┌──
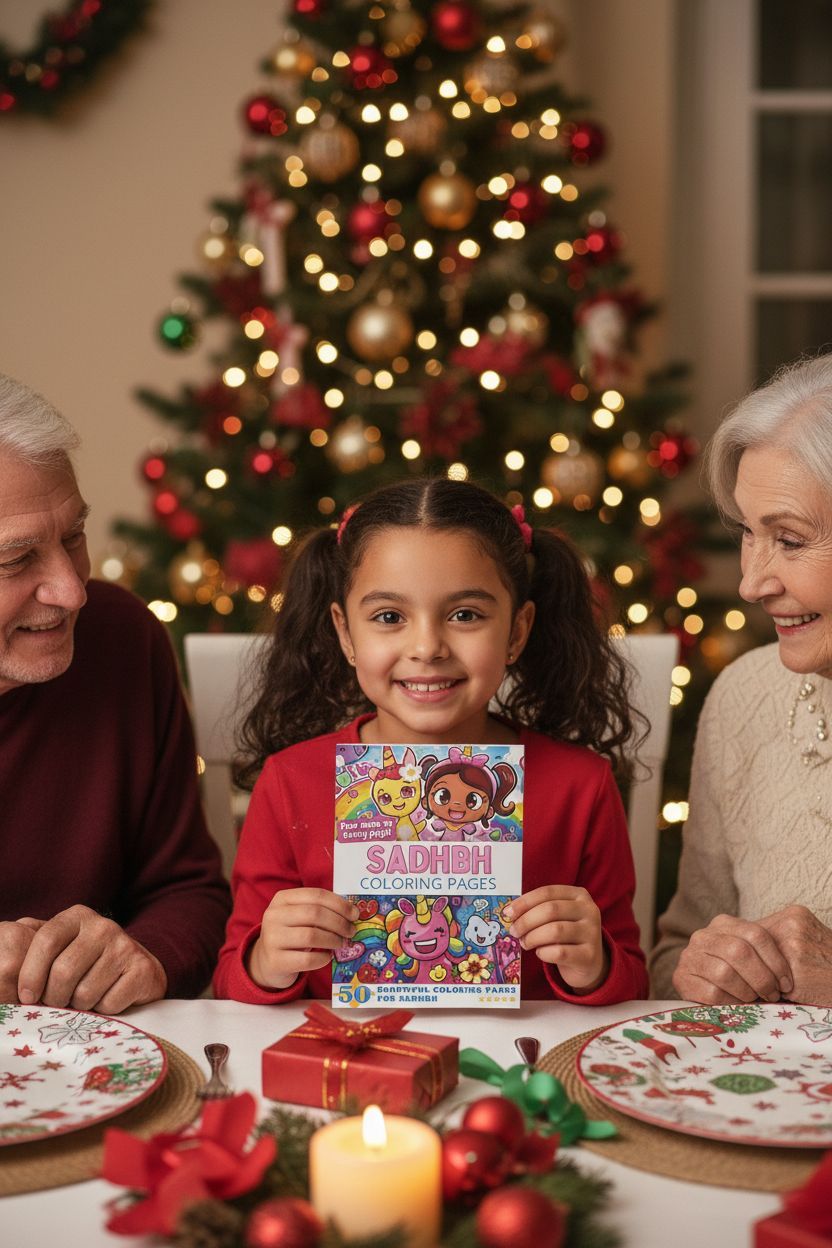Sadhbh Christmas coloring pages gift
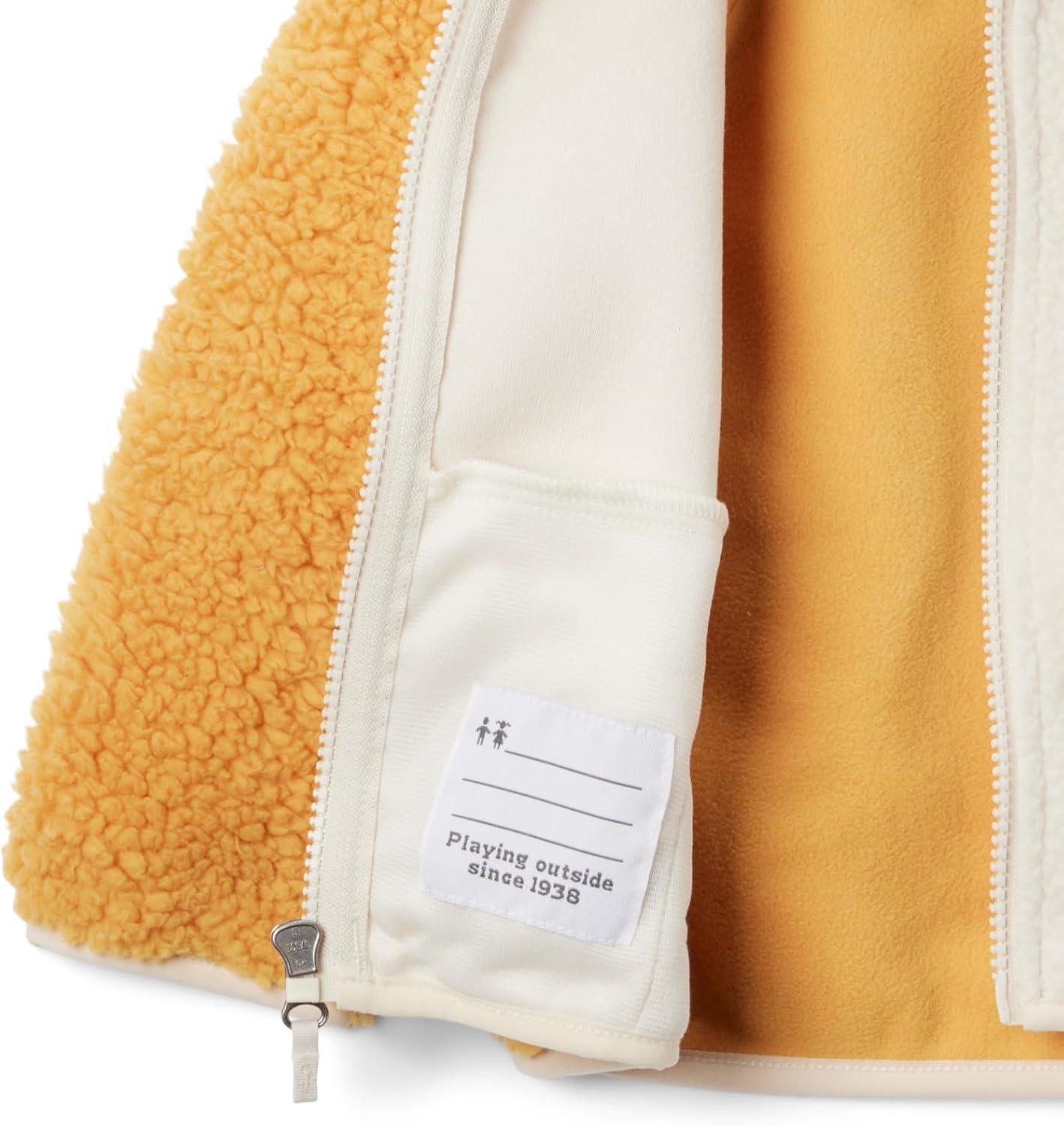 imageColumbia Unisexchild Foxy Baby Sherpa Full ZipRaw Honey Chalk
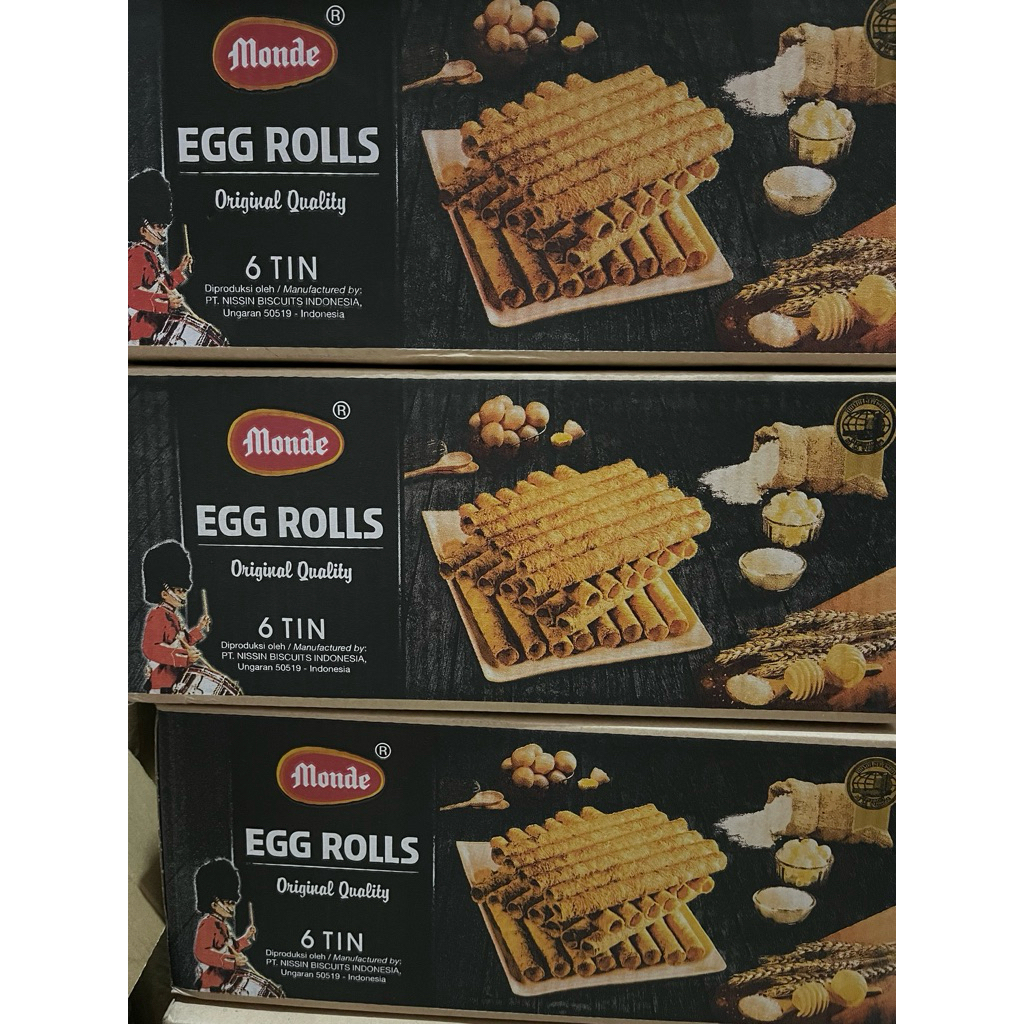 1 Dus/karton Monde Eggroll isi 6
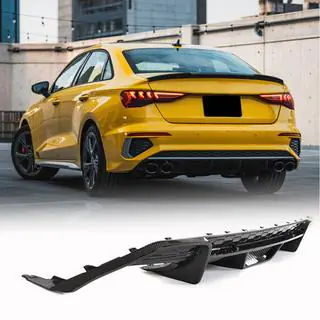 Difuzor bara spate V1 (pentru S-Line Sedan 2020-2023, Carbon) foto 1
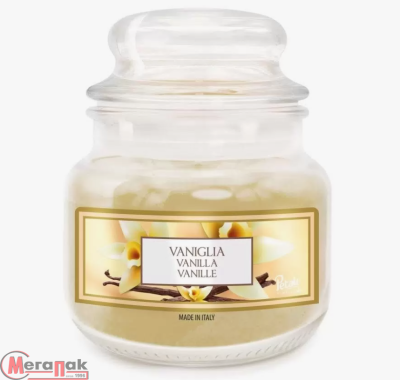 Свеча арома в банке SER Petali — Ваниль 510 гр, Vanilla, PTBJ010311, Италия Бежевый - фото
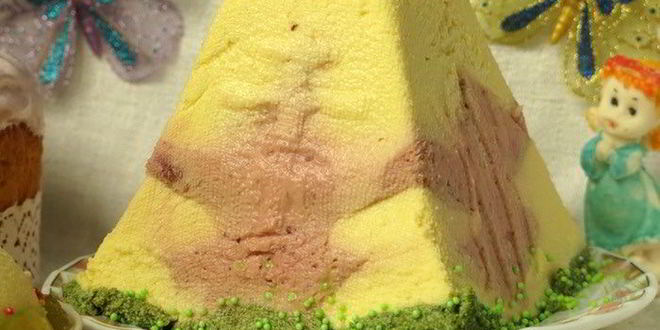 Рецепт молочно-мятной пасха цветок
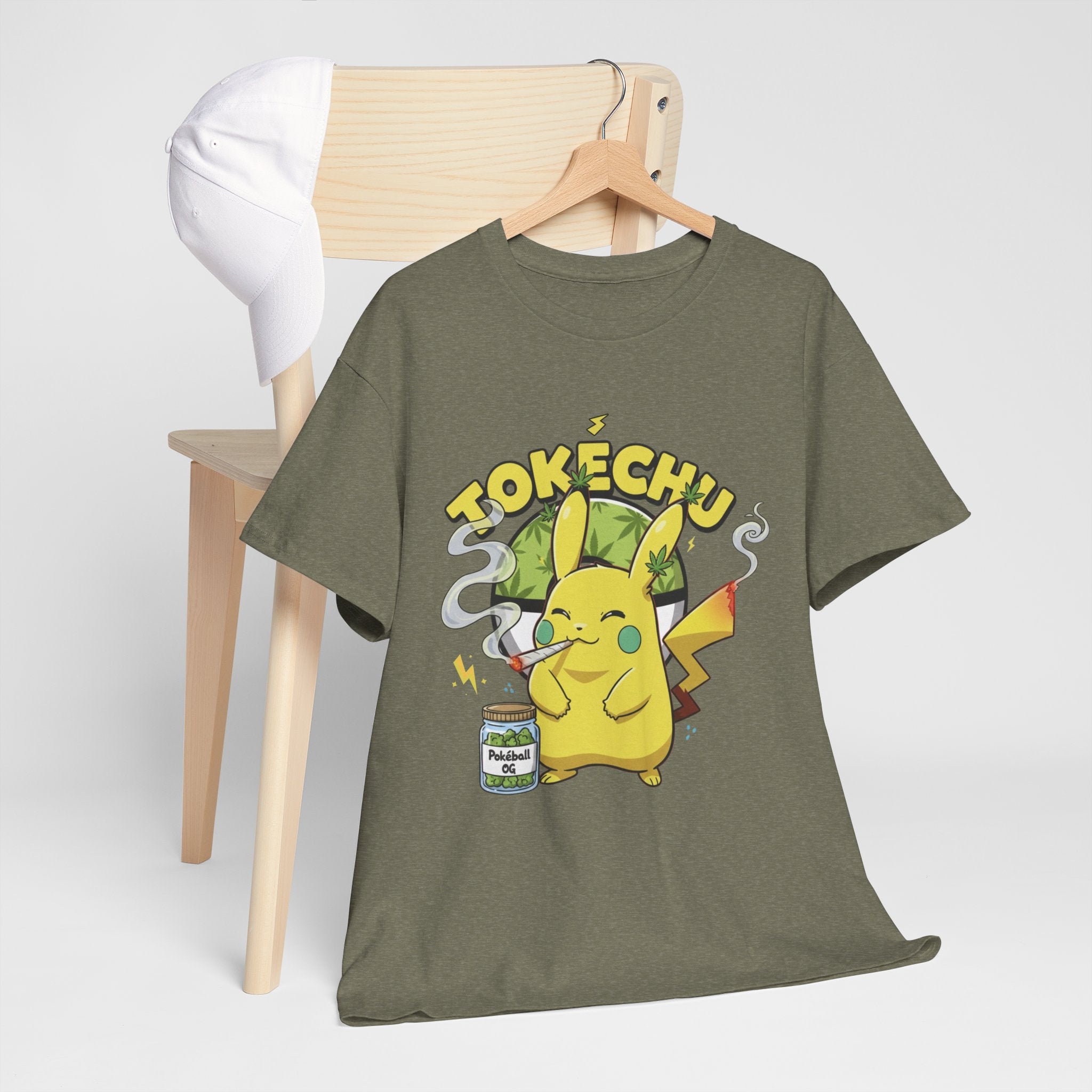 Tokechu 420 Parody Tee | Cartoon Stoner Nostalgia T-Shirt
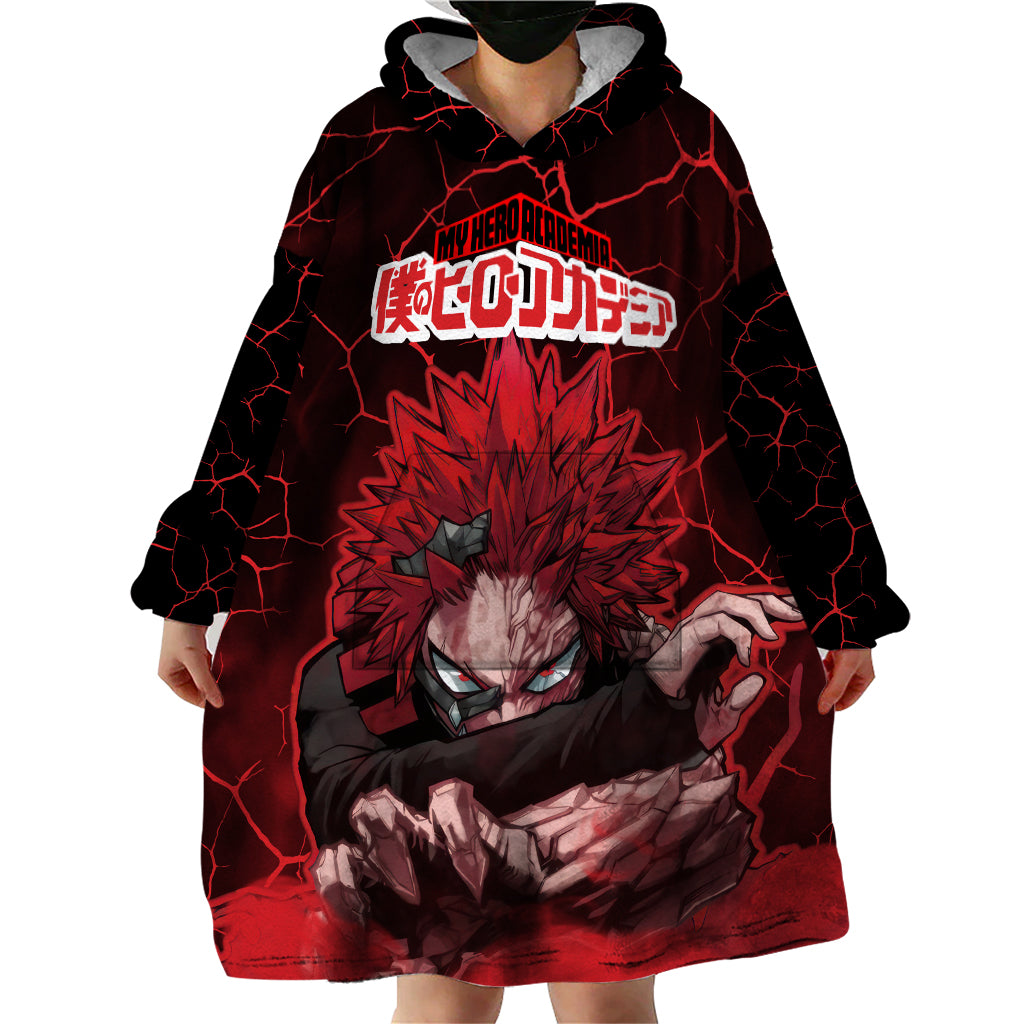 Eijiro Kirishima - My Hero Academia Wearable Blanket Hoodie Anime Style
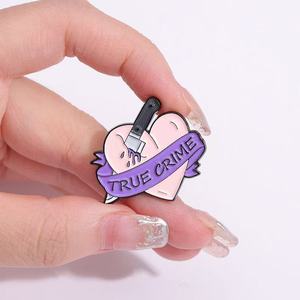 Purple Gothic Punk <strong>Dagger</strong> Knife Enamel Pins Metal Crafts Lapel Badges and Backpack Brooches Patriarchy Theme Clothing <strong>Gifts</strong> - Product Image 6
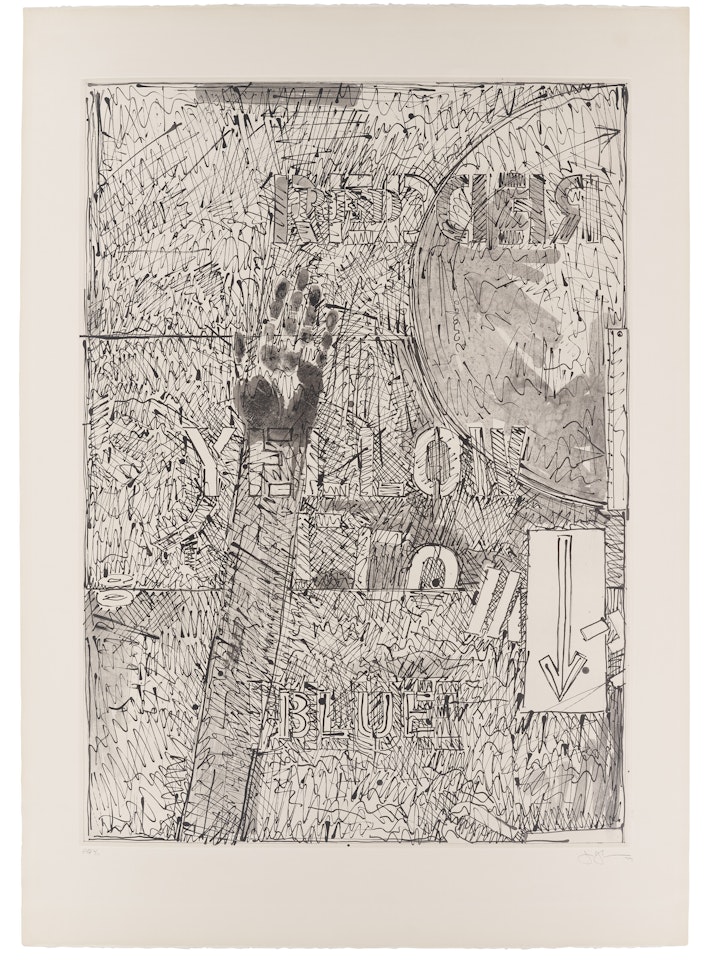 Land's End II by Jasper Johns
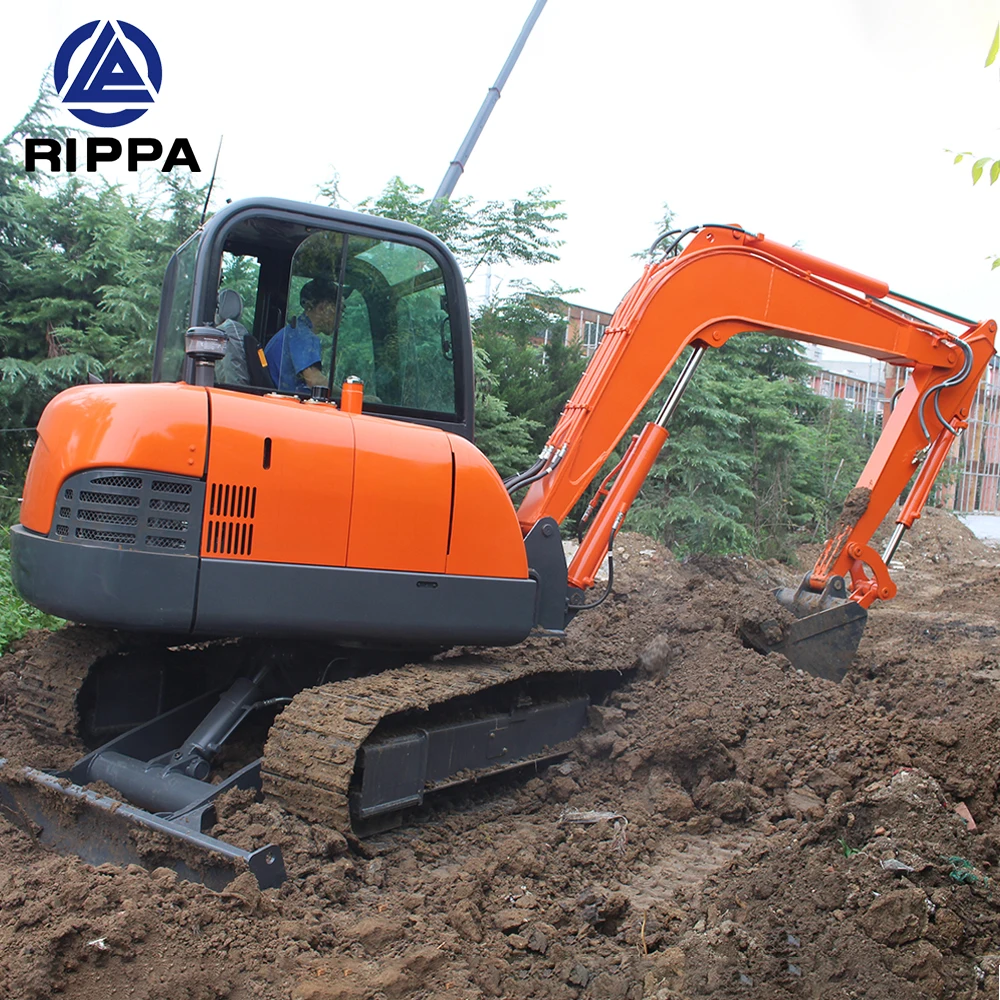 Cheapest Flexible Excavator Machinery 6000KG Small Crawler Digger 6 Ton Mini Excavator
└──
> _Task objective_
Present the rows from the first one through the row containing "Eijiro Kirishima - My", inclusive, as a numbered list with no blank lines. Leave the pictures out and give only the text of each row.

> _Answer to the exercise_
1. Sadhbh Christmas coloring pages gift
2.  imageColumbia Unisexchild Foxy Baby Sherpa Full ZipRaw Honey Chalk
3.  1 Dus/karton Monde Eggroll isi 6
4.  Difuzor bara spate V1 (pentru S-Line Sedan 2020-2023, Carbon) foto 1
5.  Свеча арома в банке SER Petali — Ваниль 510 гр, Vanilla, PTBJ010311, Италия Бежевый - фото
6.  Рецепт молочно-мятной пасха цветок
7.  Tokechu 420 Parody Tee | Cartoon Stoner Nostalgia T-Shirt
8.  Eijiro Kirishima - My Hero Academia Wearable Blanket Hoodie Anime Style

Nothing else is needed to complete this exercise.